Ceux qui habitent le Tmôlos sacré, Mardôn, Tharybis, et les Mysiens armés de piques, menacent de mettre au cou de Hellas le joug de la servitude.
Babylôn riche en or envoie ses peuples confusément mêlés, qui se ruent impétueusement, marins et habiles archers; et ainsi toute l'Asia, armée de l'épée, marche sous le commandement terrible du roi.

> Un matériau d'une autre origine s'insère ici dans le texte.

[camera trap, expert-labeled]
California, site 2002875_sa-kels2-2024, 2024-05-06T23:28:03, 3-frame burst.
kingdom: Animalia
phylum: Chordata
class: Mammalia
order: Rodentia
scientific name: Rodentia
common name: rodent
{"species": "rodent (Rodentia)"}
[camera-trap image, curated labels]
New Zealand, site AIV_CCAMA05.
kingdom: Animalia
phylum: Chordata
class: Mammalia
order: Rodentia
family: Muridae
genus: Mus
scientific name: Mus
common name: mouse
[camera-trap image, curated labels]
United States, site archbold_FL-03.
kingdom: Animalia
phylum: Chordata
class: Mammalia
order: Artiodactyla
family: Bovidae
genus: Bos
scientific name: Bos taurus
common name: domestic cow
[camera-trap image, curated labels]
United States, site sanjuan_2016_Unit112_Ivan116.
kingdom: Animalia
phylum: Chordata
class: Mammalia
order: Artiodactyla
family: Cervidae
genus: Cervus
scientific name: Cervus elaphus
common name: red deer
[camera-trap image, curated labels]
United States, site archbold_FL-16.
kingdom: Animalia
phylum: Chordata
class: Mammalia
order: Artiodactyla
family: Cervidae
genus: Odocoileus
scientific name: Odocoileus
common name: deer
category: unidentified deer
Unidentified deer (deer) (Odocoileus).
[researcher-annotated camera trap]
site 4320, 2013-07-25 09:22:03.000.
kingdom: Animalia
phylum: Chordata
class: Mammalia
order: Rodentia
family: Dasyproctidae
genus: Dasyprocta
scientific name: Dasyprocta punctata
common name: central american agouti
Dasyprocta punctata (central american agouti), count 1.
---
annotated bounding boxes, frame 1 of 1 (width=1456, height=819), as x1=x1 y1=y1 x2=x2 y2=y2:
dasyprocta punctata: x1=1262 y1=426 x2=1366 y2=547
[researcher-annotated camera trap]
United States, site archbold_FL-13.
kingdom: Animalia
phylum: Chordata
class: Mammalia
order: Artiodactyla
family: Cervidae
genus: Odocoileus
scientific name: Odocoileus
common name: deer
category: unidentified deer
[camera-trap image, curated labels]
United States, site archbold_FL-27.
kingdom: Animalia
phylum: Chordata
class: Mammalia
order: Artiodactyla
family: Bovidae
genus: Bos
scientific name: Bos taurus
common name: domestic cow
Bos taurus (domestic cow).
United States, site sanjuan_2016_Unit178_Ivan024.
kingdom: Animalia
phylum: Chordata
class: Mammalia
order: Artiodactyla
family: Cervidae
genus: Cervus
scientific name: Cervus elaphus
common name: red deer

Telle, la fleur des hommes a quitté la terre Persique; et toute l'Asia qui les a nourris se lamente dans son regret amer; et les mères et les épouses, pleines d'angoisses, comptent longuement les jours.
Strophe I.
Déjà la royale armée, dévastatrice des villes, a passé sur la terre opposée. A l'aide de nefs liées par des cordes, elle a passé le détroit de l'Athamantide Hellè, ayant mis sur le cou de la mer cette route fixée par mille clous.
Antistrophe I.
Le chef belliqueux de la populeuse Asia pousse sur tout le pays de Hellas son immense armée, divisée en troupes de terre, en marins, appuyé par des chefs fermes et redoutables, tel qu'un dieu, et issu de la pluie d'or.
Strophe II.
Ayant l'œil sombre et sanglant du dragon, il pousse devant lui une innombrable multitude de bras et de nefs, et, monté sur son char Syrien, il porte, aux guerriers illustres par la lance Arès, le puissant archer.
Antistrophe II.
Certes, aucun héros ne soutiendra le choc de cet immense torrent de guerriers et n'arrêtera, à l'aide de barrières assez solides, l'irrésistible assaut de cette mer. Certes, l'armée et le peuple belliqueux des Perses sont invincibles.
Épôde.
Mais quel mortel peut échapper aux embûches rusées d'un dieu? Qui peut y échapper en bondissant d'un pied assez léger? Caressante d'abord, la fortune attire l'homme dans ses rets, et il ne lui est plus permis d'en sortir.
Strophe III.
Depuis longtemps une nécessité inévitable s'est manifestée parmi nous par la volonté des dieux, et c'est elle qui pousse les Perses à l'assaut des murailles, aux mêlées des cavaliers qui se réjouissent du combat et au renversement des villes.
Antistrophe III.
Ils ont appris à regarder la forêt de la mer large qui blanchit sous le souffle véhément de la tempête, confiants dans les câbles légers et les nefs qui transportent la foule des hommes.
Strophe IV.
C'est pourquoi mon esprit est plein d'épouvante. Hélas! cette armée des Perses! Puisse Sousis, la ville royale des Perses, vide de guerriers, ne point entendre ceci!